-------- Information supplied
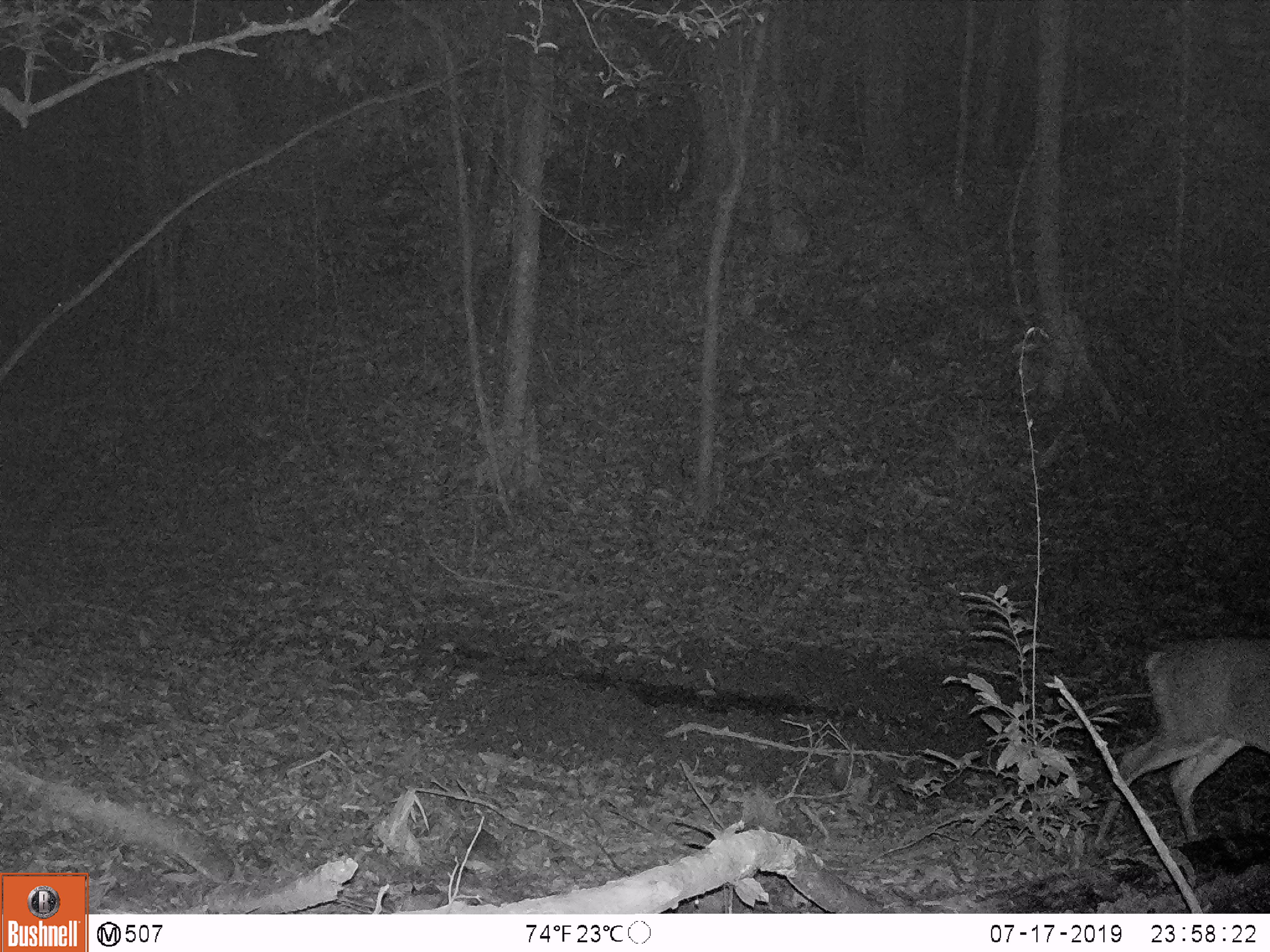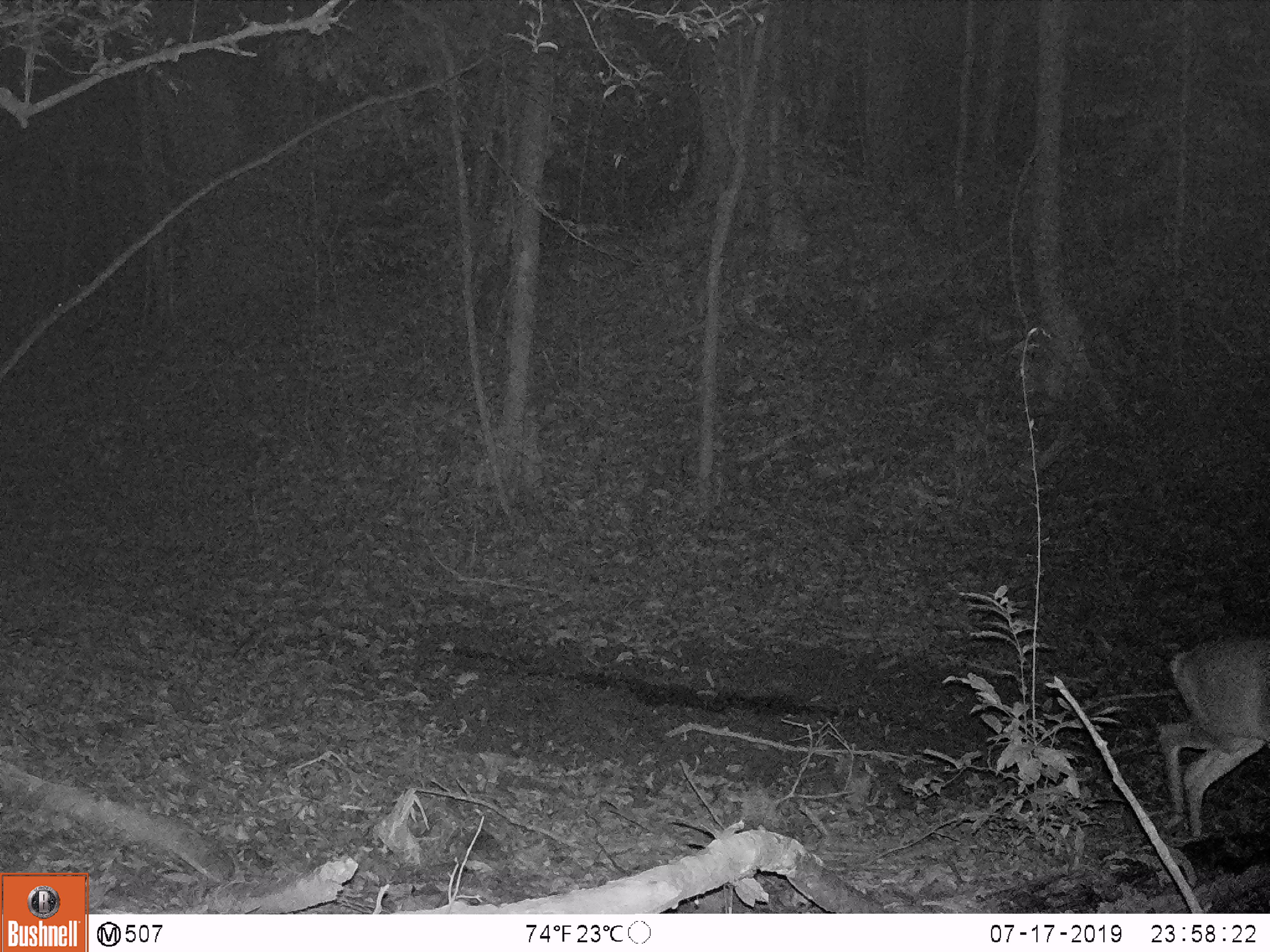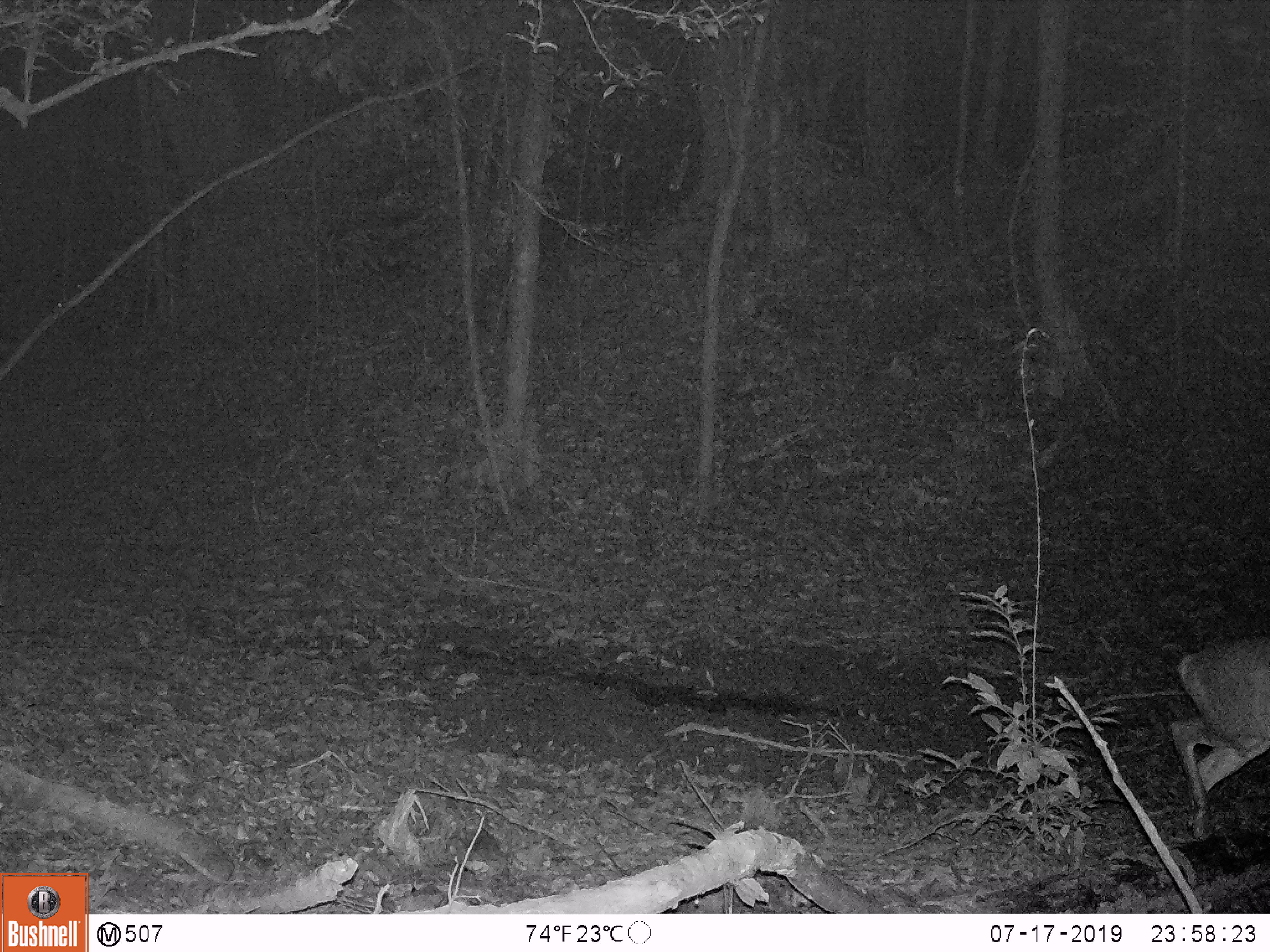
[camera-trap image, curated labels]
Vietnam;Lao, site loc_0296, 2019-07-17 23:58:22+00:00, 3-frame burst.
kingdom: Animalia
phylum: Chordata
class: Mammalia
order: Artiodactyla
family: Cervidae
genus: Muntiacus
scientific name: Muntiacus vuquangensis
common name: large-antlered muntjac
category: large antlered muntjac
Large antlered muntjac (large-antlered muntjac) (Muntiacus vuquangensis). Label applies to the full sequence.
----------------
- [What you have to do] Copy out the listing above in full and keep the pictures out.

- [Answer box]
[camera-trap image, curated labels]
Vietnam;Lao, site loc_0296, 2019-07-17 23:58:22+00:00, 3-frame burst.
kingdom: Animalia
phylum: Chordata
class: Mammalia
order: Artiodactyla
family: Cervidae
genus: Muntiacus
scientific name: Muntiacus vuquangensis
common name: large-antlered muntjac
category: large antlered muntjac
Large antlered muntjac (large-antlered muntjac) (Muntiacus vuquangensis). Label applies to the full sequence.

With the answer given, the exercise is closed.